> [SELECTED EXCERPT]:

"""

On the 25th anniversary of the 1994 genocide in Rwanda that claimed 800,000 lives, the world looks back. And forward.
100-Days of Genocide
Twenty-five years ago today, an ID card in Rwanda marking the bearer as a member of the minority Tutsi ethnic group became a death sentence.
A plane carrying the Rwandan Hutu leader Juvenal Habyarimana and his counterpart Cyprien Ntaryamira of Burundi had been shot down, killing everyone on board. The incident sparked a chain of events that led Hutus across the country, incentivized by the Rwandan government, to massacre their Tutsi neighbors by the tens of thousands.
Over the next three long months, Tutsi men, women and children, as well as moderate Hutus, were rounded up and systematically murdered in efforts led by the Rwandan army and militia. Most victims were killed using machetes; many were beaten to death with clubs. Their bodies were dumped into mass graves.
As many as 10,000 people were killed per day; by the end, 70% of the Tutsi ethnic population would be wiped out. It was the most intensive killing campaign in history.
The Rwandan genocide of 1994 was also a crisis of sexual violence; over 250,000 women and girls were raped. It also became an AIDS/HIV crisis, as Hutus weaponized HIV-Positive and AIDs patients into “rape squads” formed to infect Tutsi women and girls.
Before the horror ended, approximately 800,000 people would be brutally murdered by their neighbors, friends, and countrymen. Hutu husbands were even ordered to execute their Tutsi wives. UNICEF estimates that of the Rwandan dead, 300,000 were children.
The exact death toll will never be known.
In the aftermath, an estimated 400,000 children were left orphaned by the genocide.

"""

> [INSTRUCTIONS TO FOLLOW]:
From the passage on the 1994 Rwandan genocide, extract word for word the part that opens with the words containing "Before the horror" and closes with "by the genocide.".

> [DATA SHOWN]:
"""

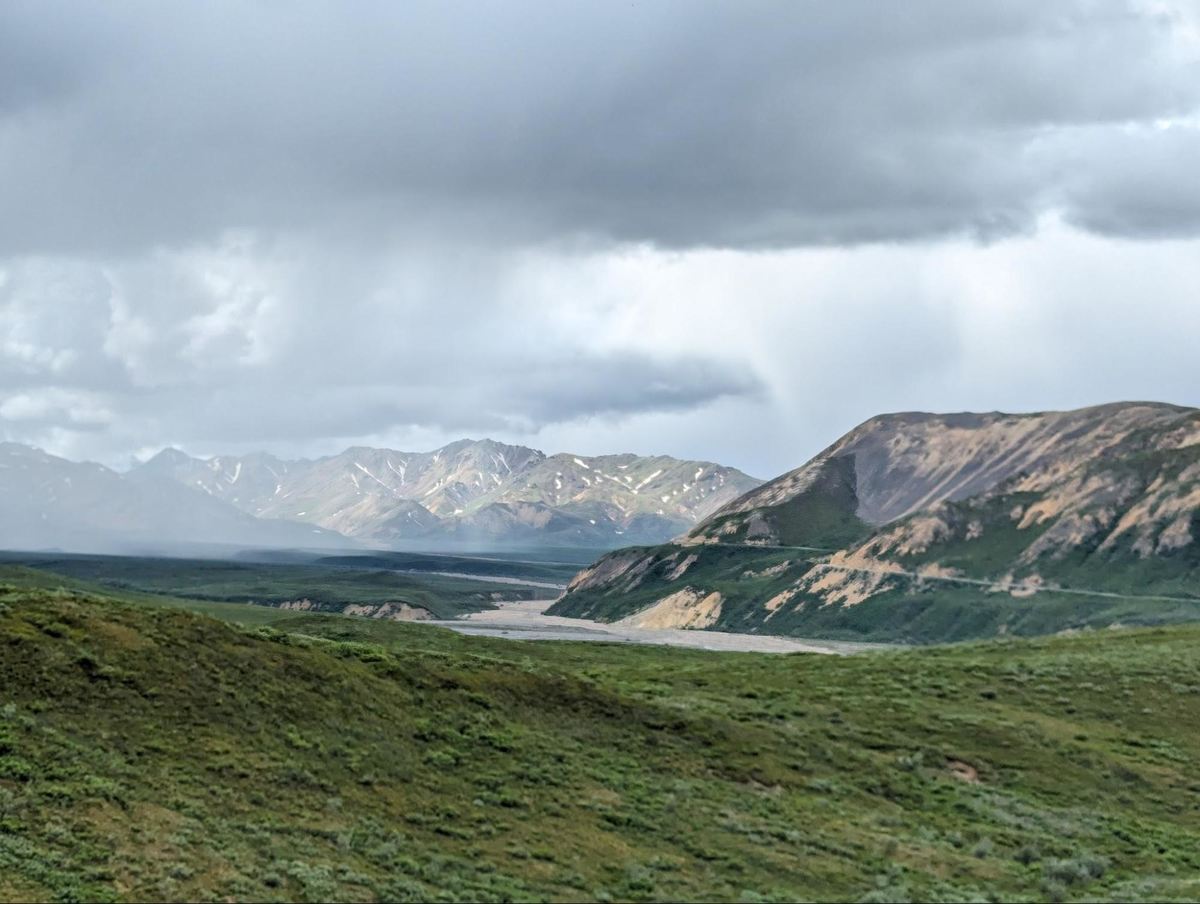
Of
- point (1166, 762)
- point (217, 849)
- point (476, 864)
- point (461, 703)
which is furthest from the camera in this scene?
point (1166, 762)

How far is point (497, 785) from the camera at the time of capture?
136 feet

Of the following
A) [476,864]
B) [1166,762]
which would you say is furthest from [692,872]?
[1166,762]

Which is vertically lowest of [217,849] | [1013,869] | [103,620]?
[1013,869]

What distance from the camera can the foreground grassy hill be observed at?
32.4 meters

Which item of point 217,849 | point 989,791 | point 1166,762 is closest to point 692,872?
point 217,849

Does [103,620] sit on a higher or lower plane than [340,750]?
higher

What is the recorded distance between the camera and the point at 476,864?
112 ft

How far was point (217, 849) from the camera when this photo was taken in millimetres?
31578

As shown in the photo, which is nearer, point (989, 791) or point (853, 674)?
point (989, 791)

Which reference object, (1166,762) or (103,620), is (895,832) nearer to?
(1166,762)

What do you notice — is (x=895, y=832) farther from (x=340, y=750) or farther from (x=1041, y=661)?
(x=1041, y=661)

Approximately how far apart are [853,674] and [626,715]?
2934 centimetres

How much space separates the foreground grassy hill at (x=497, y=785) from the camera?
32406mm

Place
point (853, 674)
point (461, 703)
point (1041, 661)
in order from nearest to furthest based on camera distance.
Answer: point (461, 703) → point (853, 674) → point (1041, 661)
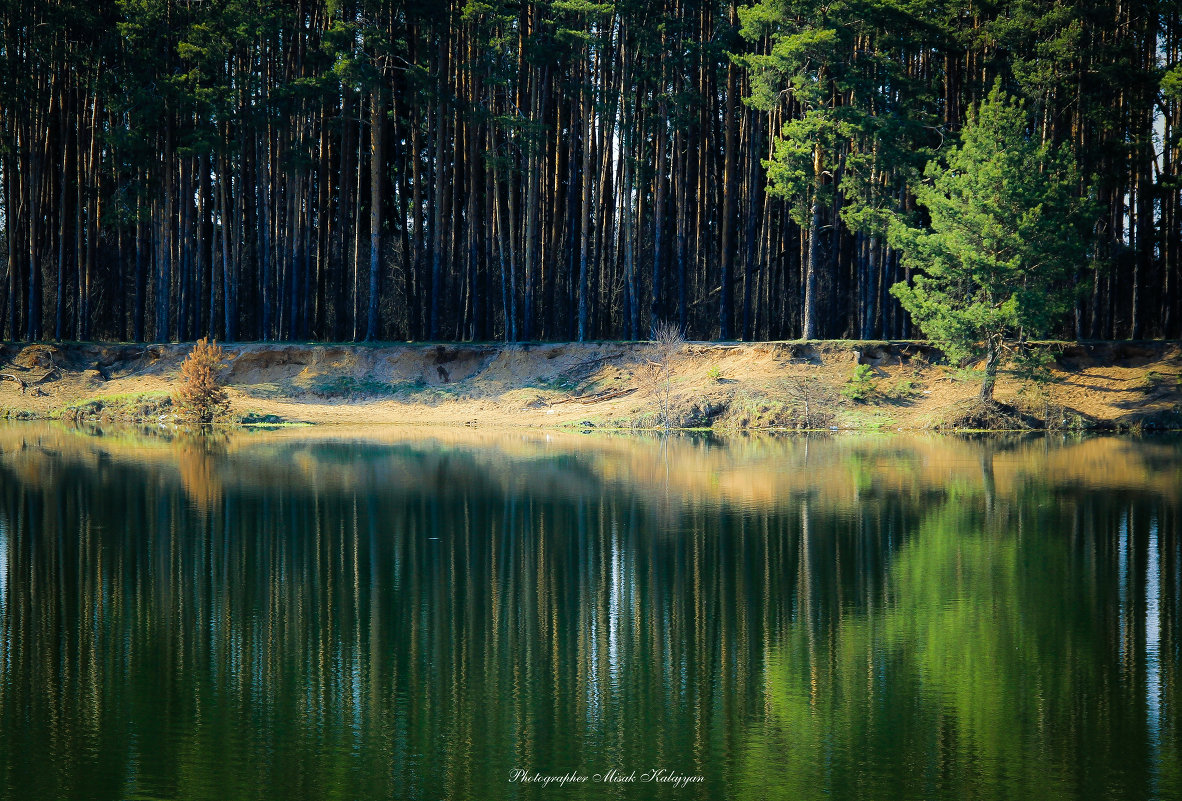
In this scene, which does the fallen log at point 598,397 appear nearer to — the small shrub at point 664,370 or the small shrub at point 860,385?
the small shrub at point 664,370

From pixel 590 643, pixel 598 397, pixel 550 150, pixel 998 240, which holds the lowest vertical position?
pixel 590 643

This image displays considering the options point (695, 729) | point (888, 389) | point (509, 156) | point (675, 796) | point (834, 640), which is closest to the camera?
point (675, 796)

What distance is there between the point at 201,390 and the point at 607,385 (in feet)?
45.4

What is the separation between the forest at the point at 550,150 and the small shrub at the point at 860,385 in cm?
302

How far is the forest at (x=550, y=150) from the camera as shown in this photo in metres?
38.1

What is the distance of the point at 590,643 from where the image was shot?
9734 millimetres

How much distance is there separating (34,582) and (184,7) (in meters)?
37.8

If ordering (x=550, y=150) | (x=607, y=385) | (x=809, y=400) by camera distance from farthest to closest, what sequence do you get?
(x=550, y=150) → (x=607, y=385) → (x=809, y=400)

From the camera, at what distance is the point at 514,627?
10.3m

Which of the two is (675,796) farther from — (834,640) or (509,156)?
(509,156)

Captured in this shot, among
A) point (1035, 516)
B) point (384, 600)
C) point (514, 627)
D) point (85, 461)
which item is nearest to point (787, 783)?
point (514, 627)

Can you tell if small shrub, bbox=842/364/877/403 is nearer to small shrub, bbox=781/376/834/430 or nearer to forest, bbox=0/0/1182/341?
small shrub, bbox=781/376/834/430

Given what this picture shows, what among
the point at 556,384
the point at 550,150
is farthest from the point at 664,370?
the point at 550,150

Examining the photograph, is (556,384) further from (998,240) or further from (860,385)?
(998,240)
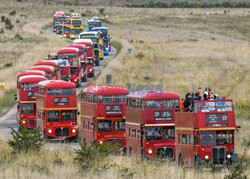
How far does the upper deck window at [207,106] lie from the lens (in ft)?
83.1

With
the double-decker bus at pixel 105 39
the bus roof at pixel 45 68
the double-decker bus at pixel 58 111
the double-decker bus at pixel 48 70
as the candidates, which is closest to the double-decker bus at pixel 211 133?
the double-decker bus at pixel 58 111

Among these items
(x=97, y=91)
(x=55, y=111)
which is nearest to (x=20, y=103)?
(x=55, y=111)

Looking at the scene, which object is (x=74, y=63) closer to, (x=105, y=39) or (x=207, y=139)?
(x=105, y=39)

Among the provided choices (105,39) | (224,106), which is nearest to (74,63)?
(105,39)

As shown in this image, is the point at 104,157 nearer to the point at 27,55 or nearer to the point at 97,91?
the point at 97,91

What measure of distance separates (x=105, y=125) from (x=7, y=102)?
25.8 meters

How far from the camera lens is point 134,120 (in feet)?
100

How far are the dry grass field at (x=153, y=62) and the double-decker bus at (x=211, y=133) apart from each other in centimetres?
152

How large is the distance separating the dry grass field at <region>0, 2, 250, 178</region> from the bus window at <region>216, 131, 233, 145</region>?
7.87 ft

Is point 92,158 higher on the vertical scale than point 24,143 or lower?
higher

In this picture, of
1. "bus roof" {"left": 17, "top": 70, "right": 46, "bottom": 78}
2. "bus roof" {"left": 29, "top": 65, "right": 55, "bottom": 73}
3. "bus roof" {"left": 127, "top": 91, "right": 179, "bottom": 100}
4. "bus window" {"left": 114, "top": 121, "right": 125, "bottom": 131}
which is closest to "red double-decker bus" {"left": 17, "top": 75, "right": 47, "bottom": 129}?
"bus roof" {"left": 17, "top": 70, "right": 46, "bottom": 78}

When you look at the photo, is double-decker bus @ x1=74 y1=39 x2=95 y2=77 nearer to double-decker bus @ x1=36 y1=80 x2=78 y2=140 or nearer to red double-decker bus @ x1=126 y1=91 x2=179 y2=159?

"""

> [SOLUTION TO THE PROBLEM]:
Before the horror ended, approximately 800,000 people would be brutally murdered by their neighbors, friends, and countrymen. Hutu husbands were even ordered to execute their Tutsi wives. UNICEF estimates that of the Rwandan dead, 300,000 were children.
The exact death toll will never be known.
In the aftermath, an estimated 400,000 children were left orphaned by the genocide.